WHAT IS NEEDED — Which lines in the listing below contain the word "image"? Collect each of them.
— START DATASET ENTRIES —
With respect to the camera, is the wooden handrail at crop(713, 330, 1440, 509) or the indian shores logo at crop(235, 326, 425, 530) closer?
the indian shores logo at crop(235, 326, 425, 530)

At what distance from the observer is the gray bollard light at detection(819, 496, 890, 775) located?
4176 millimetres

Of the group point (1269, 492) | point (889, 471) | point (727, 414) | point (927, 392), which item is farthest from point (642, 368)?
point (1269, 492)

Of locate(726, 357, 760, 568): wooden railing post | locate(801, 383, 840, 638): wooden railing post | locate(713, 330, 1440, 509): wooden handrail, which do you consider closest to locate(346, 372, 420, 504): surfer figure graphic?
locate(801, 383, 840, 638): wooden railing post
— END DATASET ENTRIES —
— START DATASET ENTRIES —
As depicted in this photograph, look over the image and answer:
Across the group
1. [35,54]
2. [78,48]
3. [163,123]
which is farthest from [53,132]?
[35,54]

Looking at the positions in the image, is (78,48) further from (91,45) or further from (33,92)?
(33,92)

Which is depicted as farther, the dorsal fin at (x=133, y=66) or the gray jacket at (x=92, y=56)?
— END DATASET ENTRIES —
— START DATASET ENTRIES —
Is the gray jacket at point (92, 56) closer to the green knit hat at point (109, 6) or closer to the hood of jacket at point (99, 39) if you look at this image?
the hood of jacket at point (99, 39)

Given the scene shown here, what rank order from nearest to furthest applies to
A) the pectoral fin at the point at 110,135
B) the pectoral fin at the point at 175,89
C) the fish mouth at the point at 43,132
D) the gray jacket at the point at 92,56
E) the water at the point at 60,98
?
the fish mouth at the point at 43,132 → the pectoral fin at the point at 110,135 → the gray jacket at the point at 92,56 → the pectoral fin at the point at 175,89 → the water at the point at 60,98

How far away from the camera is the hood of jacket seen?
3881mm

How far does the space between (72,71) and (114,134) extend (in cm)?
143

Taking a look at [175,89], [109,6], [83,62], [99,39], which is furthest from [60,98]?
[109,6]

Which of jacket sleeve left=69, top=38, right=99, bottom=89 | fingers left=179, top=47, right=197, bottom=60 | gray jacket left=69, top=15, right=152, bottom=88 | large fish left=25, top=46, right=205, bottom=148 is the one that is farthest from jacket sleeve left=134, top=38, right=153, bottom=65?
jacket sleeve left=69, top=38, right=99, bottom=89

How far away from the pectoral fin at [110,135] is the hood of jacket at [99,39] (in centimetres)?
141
— END DATASET ENTRIES —
RESPONSE TO THIS EXERCISE —
As depicted in this photograph, look over the image and answer:
Looking at the positions in the image, is (78,48) further from (91,45) or further from (33,92)?
Is the gray jacket at point (92, 56) closer to the green knit hat at point (109, 6) or closer to the hood of jacket at point (99, 39) if you look at this image?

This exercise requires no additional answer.